Unfortunately, oftentimes nothing could be further from the truth. Without naming and shaming, we are come across many food products claiming to be “keto” that have extremely high carb contents and “red list” ingredients. We are also often asked about ranging specific products either by our customers or by current and prospective suppliers. While we are always looking to add amazing products to our line-up, there are some products that we just can’t range due to macro or ingredient considerations.

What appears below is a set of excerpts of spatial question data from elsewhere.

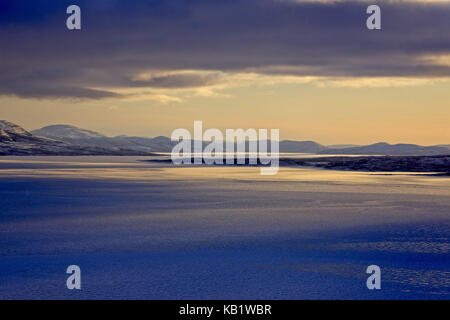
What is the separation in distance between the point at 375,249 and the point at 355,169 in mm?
54375

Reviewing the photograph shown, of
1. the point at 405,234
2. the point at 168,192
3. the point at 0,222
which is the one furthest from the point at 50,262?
the point at 168,192

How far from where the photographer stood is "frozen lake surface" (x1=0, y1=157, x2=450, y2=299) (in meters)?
10.5

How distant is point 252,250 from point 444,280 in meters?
5.09

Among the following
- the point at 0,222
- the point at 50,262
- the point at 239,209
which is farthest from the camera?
the point at 239,209

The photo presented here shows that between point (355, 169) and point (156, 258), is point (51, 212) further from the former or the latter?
point (355, 169)

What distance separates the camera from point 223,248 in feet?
47.0

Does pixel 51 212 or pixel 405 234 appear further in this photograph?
pixel 51 212

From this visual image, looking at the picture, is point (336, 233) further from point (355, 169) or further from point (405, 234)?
point (355, 169)

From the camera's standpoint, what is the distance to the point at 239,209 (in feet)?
75.5

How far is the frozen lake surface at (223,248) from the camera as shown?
34.4ft

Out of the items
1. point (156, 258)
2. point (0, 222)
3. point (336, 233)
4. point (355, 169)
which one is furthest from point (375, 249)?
A: point (355, 169)
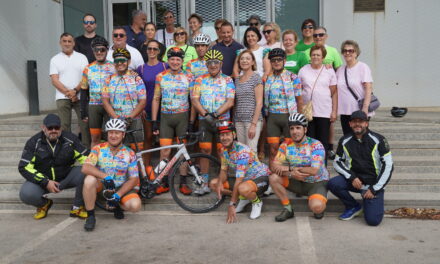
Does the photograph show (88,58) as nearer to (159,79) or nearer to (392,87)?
(159,79)

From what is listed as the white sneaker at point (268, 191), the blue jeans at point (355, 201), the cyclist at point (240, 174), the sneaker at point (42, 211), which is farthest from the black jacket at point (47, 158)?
the blue jeans at point (355, 201)

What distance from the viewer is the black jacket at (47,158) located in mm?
5191

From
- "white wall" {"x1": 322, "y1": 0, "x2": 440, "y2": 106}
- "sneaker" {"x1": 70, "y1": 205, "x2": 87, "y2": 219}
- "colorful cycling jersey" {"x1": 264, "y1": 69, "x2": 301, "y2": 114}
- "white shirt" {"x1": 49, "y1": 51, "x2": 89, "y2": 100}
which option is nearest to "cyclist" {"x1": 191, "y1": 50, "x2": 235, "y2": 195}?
"colorful cycling jersey" {"x1": 264, "y1": 69, "x2": 301, "y2": 114}

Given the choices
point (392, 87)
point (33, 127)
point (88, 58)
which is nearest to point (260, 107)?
point (88, 58)

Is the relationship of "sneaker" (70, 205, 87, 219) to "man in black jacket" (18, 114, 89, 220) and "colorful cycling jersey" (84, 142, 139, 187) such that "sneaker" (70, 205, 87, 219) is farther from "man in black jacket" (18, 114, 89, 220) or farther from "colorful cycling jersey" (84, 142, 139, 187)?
"colorful cycling jersey" (84, 142, 139, 187)

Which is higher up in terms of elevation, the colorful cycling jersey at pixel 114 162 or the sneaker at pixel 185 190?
the colorful cycling jersey at pixel 114 162

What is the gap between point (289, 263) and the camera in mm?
3871

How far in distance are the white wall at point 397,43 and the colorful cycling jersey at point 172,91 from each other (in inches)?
207

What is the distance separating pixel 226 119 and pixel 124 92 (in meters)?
1.39

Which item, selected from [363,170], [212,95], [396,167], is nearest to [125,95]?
[212,95]

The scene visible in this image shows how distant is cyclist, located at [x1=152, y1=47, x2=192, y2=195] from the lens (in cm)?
562

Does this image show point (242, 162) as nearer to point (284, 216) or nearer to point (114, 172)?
point (284, 216)

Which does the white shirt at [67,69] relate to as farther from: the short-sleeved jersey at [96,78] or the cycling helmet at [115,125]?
the cycling helmet at [115,125]

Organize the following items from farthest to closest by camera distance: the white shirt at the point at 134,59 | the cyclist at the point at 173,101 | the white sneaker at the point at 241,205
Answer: the white shirt at the point at 134,59, the cyclist at the point at 173,101, the white sneaker at the point at 241,205
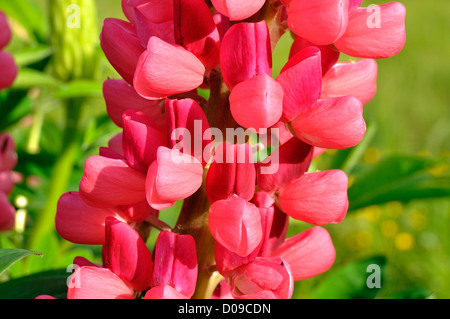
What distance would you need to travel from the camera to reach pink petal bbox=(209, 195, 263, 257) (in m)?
0.51

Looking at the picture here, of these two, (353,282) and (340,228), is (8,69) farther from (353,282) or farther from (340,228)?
(340,228)

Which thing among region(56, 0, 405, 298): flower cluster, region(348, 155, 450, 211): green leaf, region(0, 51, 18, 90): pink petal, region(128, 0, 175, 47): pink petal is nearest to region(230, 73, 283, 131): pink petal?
region(56, 0, 405, 298): flower cluster

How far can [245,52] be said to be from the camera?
0.52 meters

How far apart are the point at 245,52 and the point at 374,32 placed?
125 mm

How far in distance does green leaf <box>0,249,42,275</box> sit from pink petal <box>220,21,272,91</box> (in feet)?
0.75

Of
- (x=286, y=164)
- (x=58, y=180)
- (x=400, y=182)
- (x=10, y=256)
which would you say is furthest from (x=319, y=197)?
(x=58, y=180)

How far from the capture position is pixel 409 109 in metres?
3.23

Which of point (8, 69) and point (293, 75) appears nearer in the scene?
point (293, 75)

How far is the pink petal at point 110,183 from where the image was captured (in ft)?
1.78

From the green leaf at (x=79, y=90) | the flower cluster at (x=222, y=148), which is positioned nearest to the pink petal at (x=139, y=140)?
the flower cluster at (x=222, y=148)

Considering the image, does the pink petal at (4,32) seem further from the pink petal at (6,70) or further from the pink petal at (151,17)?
the pink petal at (151,17)

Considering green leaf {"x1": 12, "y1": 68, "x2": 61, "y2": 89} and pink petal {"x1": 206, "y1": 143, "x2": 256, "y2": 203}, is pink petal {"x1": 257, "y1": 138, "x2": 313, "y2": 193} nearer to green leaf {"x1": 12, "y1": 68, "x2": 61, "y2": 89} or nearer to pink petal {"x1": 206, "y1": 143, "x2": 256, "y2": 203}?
pink petal {"x1": 206, "y1": 143, "x2": 256, "y2": 203}
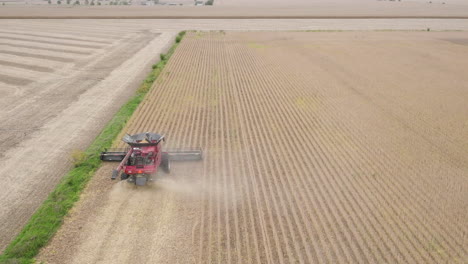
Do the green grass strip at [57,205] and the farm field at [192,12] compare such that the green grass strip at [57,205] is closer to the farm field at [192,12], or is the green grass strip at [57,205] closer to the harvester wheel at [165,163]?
the harvester wheel at [165,163]

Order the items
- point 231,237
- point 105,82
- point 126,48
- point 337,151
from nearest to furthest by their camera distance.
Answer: point 231,237
point 337,151
point 105,82
point 126,48

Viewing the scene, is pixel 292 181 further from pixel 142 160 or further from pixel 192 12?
pixel 192 12

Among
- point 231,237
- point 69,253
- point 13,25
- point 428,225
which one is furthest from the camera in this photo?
point 13,25

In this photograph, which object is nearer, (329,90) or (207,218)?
(207,218)

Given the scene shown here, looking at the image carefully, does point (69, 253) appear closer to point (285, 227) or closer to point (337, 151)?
point (285, 227)

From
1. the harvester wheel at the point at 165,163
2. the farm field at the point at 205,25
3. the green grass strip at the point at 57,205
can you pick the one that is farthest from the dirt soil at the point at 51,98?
the farm field at the point at 205,25

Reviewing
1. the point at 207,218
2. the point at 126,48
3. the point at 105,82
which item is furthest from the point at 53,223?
the point at 126,48

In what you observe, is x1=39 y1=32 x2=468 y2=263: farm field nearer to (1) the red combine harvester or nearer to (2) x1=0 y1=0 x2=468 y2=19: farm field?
(1) the red combine harvester

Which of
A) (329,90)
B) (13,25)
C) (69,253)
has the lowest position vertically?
(69,253)
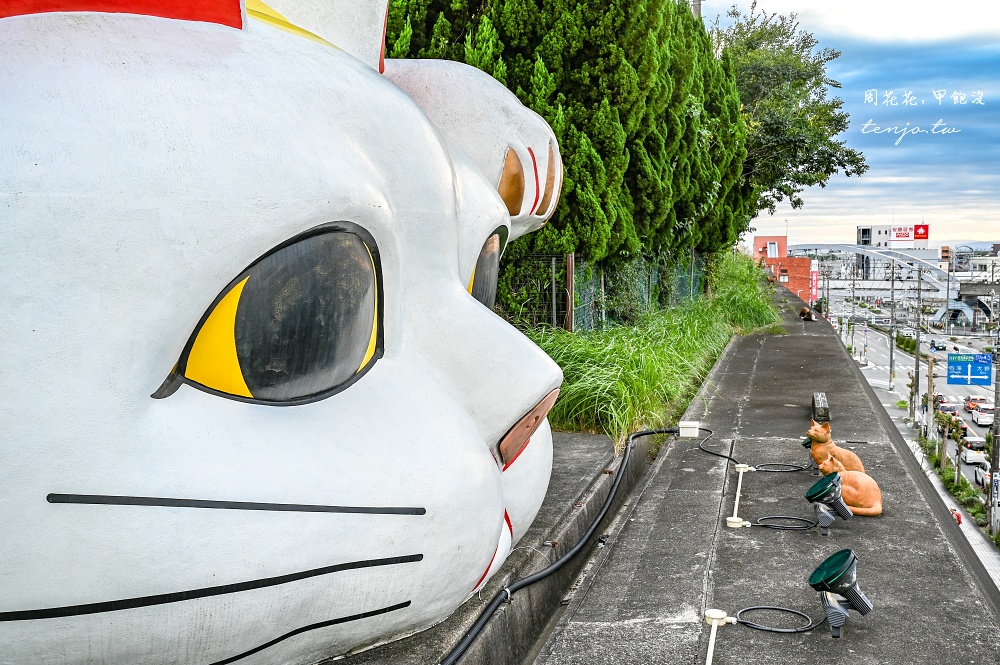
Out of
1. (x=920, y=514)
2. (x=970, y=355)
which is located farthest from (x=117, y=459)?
(x=970, y=355)

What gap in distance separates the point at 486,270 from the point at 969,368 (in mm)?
23364

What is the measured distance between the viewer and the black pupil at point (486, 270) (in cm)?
420

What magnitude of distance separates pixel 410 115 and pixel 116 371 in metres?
1.40

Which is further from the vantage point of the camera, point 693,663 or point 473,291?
point 473,291

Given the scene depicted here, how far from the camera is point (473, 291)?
13.7 feet

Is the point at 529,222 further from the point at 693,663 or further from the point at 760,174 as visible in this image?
the point at 760,174


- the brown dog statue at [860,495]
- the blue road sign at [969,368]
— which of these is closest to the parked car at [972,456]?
the blue road sign at [969,368]

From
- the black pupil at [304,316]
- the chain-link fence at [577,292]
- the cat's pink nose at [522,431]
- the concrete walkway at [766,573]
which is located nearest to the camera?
the black pupil at [304,316]

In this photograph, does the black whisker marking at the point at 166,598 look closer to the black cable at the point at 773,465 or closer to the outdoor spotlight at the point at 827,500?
the outdoor spotlight at the point at 827,500

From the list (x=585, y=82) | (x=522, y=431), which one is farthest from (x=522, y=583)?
(x=585, y=82)

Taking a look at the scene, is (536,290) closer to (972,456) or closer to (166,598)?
(166,598)

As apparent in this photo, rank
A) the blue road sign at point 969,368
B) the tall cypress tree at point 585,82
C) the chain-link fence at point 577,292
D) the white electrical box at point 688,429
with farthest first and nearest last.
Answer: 1. the blue road sign at point 969,368
2. the chain-link fence at point 577,292
3. the tall cypress tree at point 585,82
4. the white electrical box at point 688,429

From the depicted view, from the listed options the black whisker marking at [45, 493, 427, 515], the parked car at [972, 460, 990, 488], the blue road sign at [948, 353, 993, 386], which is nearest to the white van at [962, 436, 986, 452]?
the parked car at [972, 460, 990, 488]

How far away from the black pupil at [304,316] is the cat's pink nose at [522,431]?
794mm
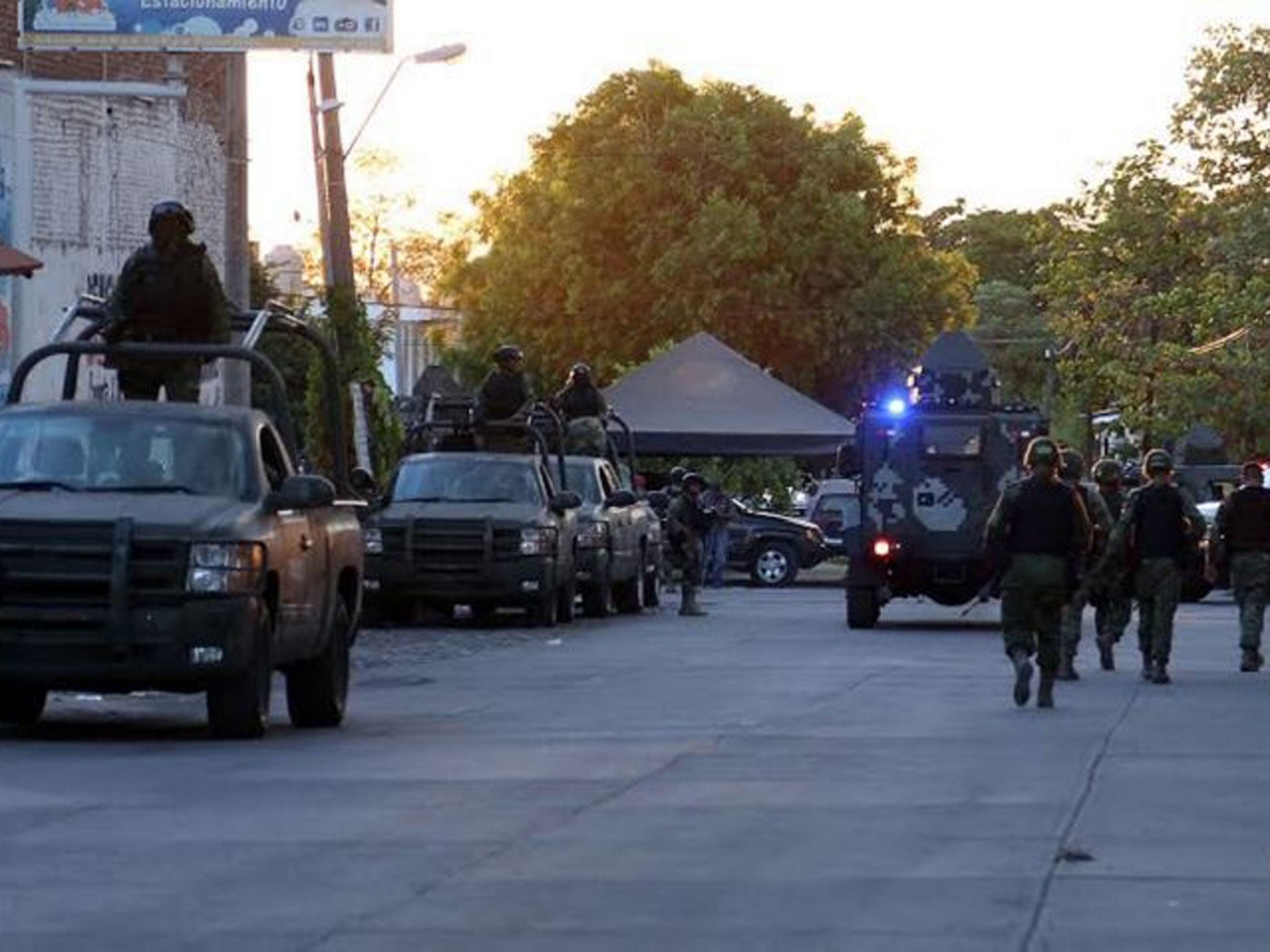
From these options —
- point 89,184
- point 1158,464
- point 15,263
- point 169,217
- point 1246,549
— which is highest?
point 89,184

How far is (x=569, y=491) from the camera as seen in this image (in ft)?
119

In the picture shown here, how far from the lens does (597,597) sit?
3791 centimetres

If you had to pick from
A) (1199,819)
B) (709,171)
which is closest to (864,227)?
(709,171)

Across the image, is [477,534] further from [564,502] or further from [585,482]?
[585,482]

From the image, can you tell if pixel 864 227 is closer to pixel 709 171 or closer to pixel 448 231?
pixel 709 171

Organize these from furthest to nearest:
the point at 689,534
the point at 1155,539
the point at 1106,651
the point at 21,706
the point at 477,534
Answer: the point at 689,534, the point at 477,534, the point at 1106,651, the point at 1155,539, the point at 21,706

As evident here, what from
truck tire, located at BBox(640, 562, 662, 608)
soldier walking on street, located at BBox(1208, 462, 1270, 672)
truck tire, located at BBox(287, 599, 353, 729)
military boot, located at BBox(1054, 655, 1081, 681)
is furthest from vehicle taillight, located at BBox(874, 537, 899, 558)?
truck tire, located at BBox(287, 599, 353, 729)

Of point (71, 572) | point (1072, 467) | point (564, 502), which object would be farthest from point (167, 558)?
point (564, 502)

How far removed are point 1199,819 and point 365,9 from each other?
24.8m

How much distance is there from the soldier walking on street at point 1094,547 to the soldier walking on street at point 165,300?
22.7 ft

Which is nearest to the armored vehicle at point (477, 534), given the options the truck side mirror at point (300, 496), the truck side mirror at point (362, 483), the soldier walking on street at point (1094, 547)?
the truck side mirror at point (362, 483)

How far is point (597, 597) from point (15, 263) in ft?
33.9

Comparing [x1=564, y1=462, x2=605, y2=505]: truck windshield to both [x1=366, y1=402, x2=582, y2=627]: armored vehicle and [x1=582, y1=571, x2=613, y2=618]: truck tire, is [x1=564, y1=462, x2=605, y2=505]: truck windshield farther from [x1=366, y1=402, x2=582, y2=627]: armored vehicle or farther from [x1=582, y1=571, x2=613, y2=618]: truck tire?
[x1=366, y1=402, x2=582, y2=627]: armored vehicle

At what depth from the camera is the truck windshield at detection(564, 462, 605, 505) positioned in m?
37.9
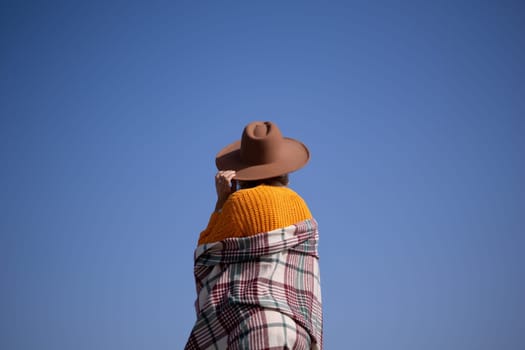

Conversely, there are certain food products that contain ingredients sourced from the “orange list” or the “red list” which would be perfectly acceptable in a keto or LCHF diet. Examples would include the use of pea (orange list) or corn (red list) derived ingredients. Consider the use of pea protein isolate as a protein in foods… the protein isolate contains negligible amounts of net carbohydrates (a very high percentage of protein with a small amount of fibre) and would be appropriate for vegetarians or vegans. Or consider a corn derived pre-biotic fibre. In both cases the risk is that people would see the words “corn” or “pea” in isolation on the ingredient lists and dismiss the foods entirely even through the above examples would be acceptable options.
When considering ranging new products we base our choices on The Real Meal Revolution lists, which can be found by clicking here. We do not stock products that contain added sugar or gluten. From a macro perspective, we aim to stock products that contain 10% or less of carbs. There are a handful of products that have a carb content above this but they have been chosen knowingly.
So, no matter whether you are following lazy LCHF or strict keto, we encourage you to do your homework about any product you intend on eating. Check out the product label, the ingredient list and the nutritional panel. Don’t let the label “keto” fool you as it has no formal standing in Australia and can be used loosely as a marketing tool. One other piece of takeaway (no pun intended!) that we have learnt is that everyone does keto slightly differently, and how one person eats may be different to the next person.